Balti plays a significant role in how the Indian restaurants have sold “authenticity”. When white patrons became more knowledgeable and realised that “curry” was a generic term describing a vast variety of foods, authentic Indian food became associated with a tandoor – the oven in which it was supposedly cooked. In the 1970’s, all good and authentic India food was prepared in a tandoor. Tandoor gave way to karahi, the wok, which was all the rage in the 1980’s. The 1990’s then became the age of the balti.

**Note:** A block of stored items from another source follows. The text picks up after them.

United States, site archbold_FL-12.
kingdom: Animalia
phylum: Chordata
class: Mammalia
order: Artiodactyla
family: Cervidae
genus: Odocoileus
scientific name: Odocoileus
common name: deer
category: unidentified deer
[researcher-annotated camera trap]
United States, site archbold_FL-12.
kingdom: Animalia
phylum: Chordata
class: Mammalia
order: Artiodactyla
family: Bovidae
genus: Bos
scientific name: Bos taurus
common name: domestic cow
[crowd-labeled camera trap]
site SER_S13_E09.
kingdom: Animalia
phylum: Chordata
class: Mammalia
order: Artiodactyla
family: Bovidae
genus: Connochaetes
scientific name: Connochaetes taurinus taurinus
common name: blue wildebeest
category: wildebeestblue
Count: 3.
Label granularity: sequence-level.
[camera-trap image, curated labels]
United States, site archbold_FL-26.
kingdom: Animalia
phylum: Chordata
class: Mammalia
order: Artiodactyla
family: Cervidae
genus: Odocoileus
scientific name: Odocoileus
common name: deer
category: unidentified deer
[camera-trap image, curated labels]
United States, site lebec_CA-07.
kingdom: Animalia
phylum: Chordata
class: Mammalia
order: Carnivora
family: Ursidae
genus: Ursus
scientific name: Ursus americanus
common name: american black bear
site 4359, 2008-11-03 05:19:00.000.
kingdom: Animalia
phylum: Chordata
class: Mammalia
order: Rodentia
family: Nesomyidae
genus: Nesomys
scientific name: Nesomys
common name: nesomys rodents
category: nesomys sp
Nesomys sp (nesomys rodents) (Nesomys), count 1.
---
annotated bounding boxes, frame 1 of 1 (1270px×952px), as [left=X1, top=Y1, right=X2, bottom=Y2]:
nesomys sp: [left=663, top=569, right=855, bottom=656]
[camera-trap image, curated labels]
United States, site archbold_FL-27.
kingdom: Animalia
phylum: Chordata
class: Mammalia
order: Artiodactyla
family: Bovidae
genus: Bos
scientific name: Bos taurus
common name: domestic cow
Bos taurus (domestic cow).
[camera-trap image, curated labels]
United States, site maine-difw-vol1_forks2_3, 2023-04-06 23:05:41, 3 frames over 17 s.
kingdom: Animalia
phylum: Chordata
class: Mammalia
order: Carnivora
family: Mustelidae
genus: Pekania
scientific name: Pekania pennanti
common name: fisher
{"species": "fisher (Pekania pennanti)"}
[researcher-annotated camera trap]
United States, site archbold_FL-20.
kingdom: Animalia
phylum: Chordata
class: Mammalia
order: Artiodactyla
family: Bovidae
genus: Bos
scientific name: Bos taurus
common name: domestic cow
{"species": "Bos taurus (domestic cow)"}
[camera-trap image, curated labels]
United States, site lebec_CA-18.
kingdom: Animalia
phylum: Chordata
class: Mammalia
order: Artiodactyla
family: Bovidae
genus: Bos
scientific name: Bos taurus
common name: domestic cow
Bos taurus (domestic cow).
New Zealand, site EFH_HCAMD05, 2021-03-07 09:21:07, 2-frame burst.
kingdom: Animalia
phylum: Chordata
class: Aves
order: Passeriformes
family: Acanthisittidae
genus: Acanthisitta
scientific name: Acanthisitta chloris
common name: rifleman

More generally, the balti hides a subtle transformation that the restaurants from the Subcontinent have experienced and are experiencing. The selling of balti, as a renovated traditional and authentic “Indian”, is a way for the Subcontinent restaurants both to reposition themselves in relation to British society and to reclaim their history. By attaching different labels to basically the same food, the Indian restaurant broke out of its working-class image and acquired a fashionable label. The great leap of the balti is not unlike Marcel Duchamp’s helping leap for the humble urinal. Now with the gentrification of Indian cuisine the balti can now sit among the cordon bleu pots of the Western civilisation.
The names of the restaurants are codes that reveal the changing power relationship between Indian restaurants and British society. In the 1960’s, Indian restaurants had names like “Maharajah” and “Last Days of the Raj”. These names were designed to rekindle fond memories of the empire that had been recently lost. During the next phase, the names changed to “Taj Mahal and “The Red Fort”; invoking images of the rich history and tradition of the Indian civilisation, masking British pretensions to possession of an empire while reclaiming their own history.
In the third stage, the names shed their colonial connections. They reveal not only the infusions of new ethnicities but also a certain self-confidence that invites Indians to eat Indian: “Lahore Karahi” and “Bombay Brasserie”. In the most recent phase, the Subcontinental restaurants have again changed their names to indicate authenticity of expression and a confidence of having ‘arrived’: “Jalabi Junction”, “Cafe Laziz” and “Soho Spice”. In many of these restaurants, the cooking area is part of the dining experience, providing assurance not just of freshly-cooked food but also bringing back the direct and tactile relationship between the hand that cooks and the hand that feeds.